__AIM OF THE EXERCISE__
Each entry needs to be reproduced verbatim.

__PROVIDED ENTRIES__
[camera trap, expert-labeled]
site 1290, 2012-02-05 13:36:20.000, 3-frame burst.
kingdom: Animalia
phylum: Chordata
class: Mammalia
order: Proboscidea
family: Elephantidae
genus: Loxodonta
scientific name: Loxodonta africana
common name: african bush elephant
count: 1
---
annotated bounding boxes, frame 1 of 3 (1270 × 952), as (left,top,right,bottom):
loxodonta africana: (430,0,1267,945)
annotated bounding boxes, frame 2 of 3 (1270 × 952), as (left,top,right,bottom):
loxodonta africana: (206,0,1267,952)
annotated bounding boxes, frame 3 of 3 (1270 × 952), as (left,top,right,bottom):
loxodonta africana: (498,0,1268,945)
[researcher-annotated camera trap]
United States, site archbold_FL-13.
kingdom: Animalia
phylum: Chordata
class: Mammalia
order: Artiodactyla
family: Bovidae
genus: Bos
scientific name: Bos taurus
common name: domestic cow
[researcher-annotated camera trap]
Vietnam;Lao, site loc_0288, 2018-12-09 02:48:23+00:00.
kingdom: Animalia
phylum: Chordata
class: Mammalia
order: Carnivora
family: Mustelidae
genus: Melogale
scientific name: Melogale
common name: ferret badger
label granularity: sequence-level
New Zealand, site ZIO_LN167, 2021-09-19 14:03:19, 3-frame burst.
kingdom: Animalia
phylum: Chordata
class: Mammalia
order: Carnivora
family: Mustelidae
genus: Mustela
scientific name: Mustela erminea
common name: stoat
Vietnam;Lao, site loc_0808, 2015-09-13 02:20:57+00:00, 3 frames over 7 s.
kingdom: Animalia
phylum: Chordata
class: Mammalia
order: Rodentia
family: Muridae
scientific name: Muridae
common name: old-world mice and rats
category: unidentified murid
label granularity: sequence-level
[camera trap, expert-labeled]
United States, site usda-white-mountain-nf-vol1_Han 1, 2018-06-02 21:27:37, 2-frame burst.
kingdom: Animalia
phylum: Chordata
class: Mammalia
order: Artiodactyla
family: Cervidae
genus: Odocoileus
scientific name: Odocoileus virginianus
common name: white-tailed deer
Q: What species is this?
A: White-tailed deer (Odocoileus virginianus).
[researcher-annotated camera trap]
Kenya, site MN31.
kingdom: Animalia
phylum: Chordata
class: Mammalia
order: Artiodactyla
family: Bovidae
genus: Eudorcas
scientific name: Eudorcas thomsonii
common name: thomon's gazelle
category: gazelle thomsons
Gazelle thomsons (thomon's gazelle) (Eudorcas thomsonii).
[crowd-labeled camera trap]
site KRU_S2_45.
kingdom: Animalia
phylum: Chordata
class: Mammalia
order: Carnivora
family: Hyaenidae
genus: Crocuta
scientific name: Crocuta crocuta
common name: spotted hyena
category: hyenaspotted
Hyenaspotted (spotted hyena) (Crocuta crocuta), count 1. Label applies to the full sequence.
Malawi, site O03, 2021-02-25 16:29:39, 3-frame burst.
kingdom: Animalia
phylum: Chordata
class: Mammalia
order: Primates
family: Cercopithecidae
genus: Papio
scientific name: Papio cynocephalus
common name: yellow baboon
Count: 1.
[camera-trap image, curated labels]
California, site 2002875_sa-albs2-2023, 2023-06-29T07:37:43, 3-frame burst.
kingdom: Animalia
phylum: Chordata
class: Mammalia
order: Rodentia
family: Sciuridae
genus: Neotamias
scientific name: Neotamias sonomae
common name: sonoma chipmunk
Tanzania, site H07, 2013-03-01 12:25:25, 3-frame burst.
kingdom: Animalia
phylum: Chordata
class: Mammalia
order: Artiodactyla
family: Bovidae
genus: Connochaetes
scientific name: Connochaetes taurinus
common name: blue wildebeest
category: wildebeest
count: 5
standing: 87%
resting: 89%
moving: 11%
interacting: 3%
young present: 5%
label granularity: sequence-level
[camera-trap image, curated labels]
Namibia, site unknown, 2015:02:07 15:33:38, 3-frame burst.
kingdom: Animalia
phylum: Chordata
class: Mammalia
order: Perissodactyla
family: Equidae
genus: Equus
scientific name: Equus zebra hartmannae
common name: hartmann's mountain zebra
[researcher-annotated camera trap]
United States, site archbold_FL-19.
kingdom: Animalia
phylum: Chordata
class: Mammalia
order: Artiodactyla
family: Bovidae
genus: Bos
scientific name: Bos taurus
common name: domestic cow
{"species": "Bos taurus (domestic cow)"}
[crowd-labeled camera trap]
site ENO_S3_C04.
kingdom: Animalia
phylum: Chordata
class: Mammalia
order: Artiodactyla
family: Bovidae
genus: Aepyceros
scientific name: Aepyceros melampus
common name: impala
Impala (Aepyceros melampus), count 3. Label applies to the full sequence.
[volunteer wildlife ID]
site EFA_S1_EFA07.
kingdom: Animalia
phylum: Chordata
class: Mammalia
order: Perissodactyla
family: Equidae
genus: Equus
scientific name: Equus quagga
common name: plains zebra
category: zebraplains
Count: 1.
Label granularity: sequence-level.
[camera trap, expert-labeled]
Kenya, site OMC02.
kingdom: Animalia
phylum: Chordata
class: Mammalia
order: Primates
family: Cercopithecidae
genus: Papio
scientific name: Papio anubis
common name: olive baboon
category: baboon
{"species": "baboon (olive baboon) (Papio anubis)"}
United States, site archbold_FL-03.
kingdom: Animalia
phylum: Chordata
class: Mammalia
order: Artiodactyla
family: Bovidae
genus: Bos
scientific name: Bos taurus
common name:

__RESPONSE TO THE EXERCISE__
[camera trap, expert-labeled]
site 1290, 2012-02-05 13:36:20.000, 3-frame burst.
kingdom: Animalia
phylum: Chordata
class: Mammalia
order: Proboscidea
family: Elephantidae
genus: Loxodonta
scientific name: Loxodonta africana
common name: african bush elephant
count: 1
---
annotated bounding boxes, frame 1 of 3 (1270 × 952), as (left,top,right,bottom):
loxodonta africana: (430,0,1267,945)
annotated bounding boxes, frame 2 of 3 (1270 × 952), as (left,top,right,bottom):
loxodonta africana: (206,0,1267,952)
annotated bounding boxes, frame 3 of 3 (1270 × 952), as (left,top,right,bottom):
loxodonta africana: (498,0,1268,945)
[researcher-annotated camera trap]
United States, site archbold_FL-13.
kingdom: Animalia
phylum: Chordata
class: Mammalia
order: Artiodactyla
family: Bovidae
genus: Bos
scientific name: Bos taurus
common name: domestic cow
[researcher-annotated camera trap]
Vietnam;Lao, site loc_0288, 2018-12-09 02:48:23+00:00.
kingdom: Animalia
phylum: Chordata
class: Mammalia
order: Carnivora
family: Mustelidae
genus: Melogale
scientific name: Melogale
common name: ferret badger
label granularity: sequence-level
New Zealand, site ZIO_LN167, 2021-09-19 14:03:19, 3-frame burst.
kingdom: Animalia
phylum: Chordata
class: Mammalia
order: Carnivora
family: Mustelidae
genus: Mustela
scientific name: Mustela erminea
common name: stoat
Vietnam;Lao, site loc_0808, 2015-09-13 02:20:57+00:00, 3 frames over 7 s.
kingdom: Animalia
phylum: Chordata
class: Mammalia
order: Rodentia
family: Muridae
scientific name: Muridae
common name: old-world mice and rats
category: unidentified murid
label granularity: sequence-level
[camera trap, expert-labeled]
United States, site usda-white-mountain-nf-vol1_Han 1, 2018-06-02 21:27:37, 2-frame burst.
kingdom: Animalia
phylum: Chordata
class: Mammalia
order: Artiodactyla
family: Cervidae
genus: Odocoileus
scientific name: Odocoileus virginianus
common name: white-tailed deer
Q: What species is this?
A: White-tailed deer (Odocoileus virginianus).
[researcher-annotated camera trap]
Kenya, site MN31.
kingdom: Animalia
phylum: Chordata
class: Mammalia
order: Artiodactyla
family: Bovidae
genus: Eudorcas
scientific name: Eudorcas thomsonii
common name: thomon's gazelle
category: gazelle thomsons
Gazelle thomsons (thomon's gazelle) (Eudorcas thomsonii).
[crowd-labeled camera trap]
site KRU_S2_45.
kingdom: Animalia
phylum: Chordata
class: Mammalia
order: Carnivora
family: Hyaenidae
genus: Crocuta
scientific name: Crocuta crocuta
common name: spotted hyena
category: hyenaspotted
Hyenaspotted (spotted hyena) (Crocuta crocuta), count 1. Label applies to the full sequence.
Malawi, site O03, 2021-02-25 16:29:39, 3-frame burst.
kingdom: Animalia
phylum: Chordata
class: Mammalia
order: Primates
family: Cercopithecidae
genus: Papio
scientific name: Papio cynocephalus
common name: yellow baboon
Count: 1.
[camera-trap image, curated labels]
California, site 2002875_sa-albs2-2023, 2023-06-29T07:37:43, 3-frame burst.
kingdom: Animalia
phylum: Chordata
class: Mammalia
order: Rodentia
family: Sciuridae
genus: Neotamias
scientific name: Neotamias sonomae
common name: sonoma chipmunk
Tanzania, site H07, 2013-03-01 12:25:25, 3-frame burst.
kingdom: Animalia
phylum: Chordata
class: Mammalia
order: Artiodactyla
family: Bovidae
genus: Connochaetes
scientific name: Connochaetes taurinus
common name: blue wildebeest
category: wildebeest
count: 5
standing: 87%
resting: 89%
moving: 11%
interacting: 3%
young present: 5%
label granularity: sequence-level
[camera-trap image, curated labels]
Namibia, site unknown, 2015:02:07 15:33:38, 3-frame burst.
kingdom: Animalia
phylum: Chordata
class: Mammalia
order: Perissodactyla
family: Equidae
genus: Equus
scientific name: Equus zebra hartmannae
common name: hartmann's mountain zebra
[researcher-annotated camera trap]
United States, site archbold_FL-19.
kingdom: Animalia
phylum: Chordata
class: Mammalia
order: Artiodactyla
family: Bovidae
genus: Bos
scientific name: Bos taurus
common name: domestic cow
{"species": "Bos taurus (domestic cow)"}
[crowd-labeled camera trap]
site ENO_S3_C04.
kingdom: Animalia
phylum: Chordata
class: Mammalia
order: Artiodactyla
family: Bovidae
genus: Aepyceros
scientific name: Aepyceros melampus
common name: impala
Impala (Aepyceros melampus), count 3. Label applies to the full sequence.
[volunteer wildlife ID]
site EFA_S1_EFA07.
kingdom: Animalia
phylum: Chordata
class: Mammalia
order: Perissodactyla
family: Equidae
genus: Equus
scientific name: Equus quagga
common name: plains zebra
category: zebraplains
Count: 1.
Label granularity: sequence-level.
[camera trap, expert-labeled]
Kenya, site OMC02.
kingdom: Animalia
phylum: Chordata
class: Mammalia
order: Primates
family: Cercopithecidae
genus: Papio
scientific name: Papio anubis
common name: olive baboon
category: baboon
{"species": "baboon (olive baboon) (Papio anubis)"}
United States, site archbold_FL-03.
kingdom: Animalia
phylum: Chordata
class: Mammalia
order: Artiodactyla
family: Bovidae
genus: Bos
scientific name: Bos taurus
common name:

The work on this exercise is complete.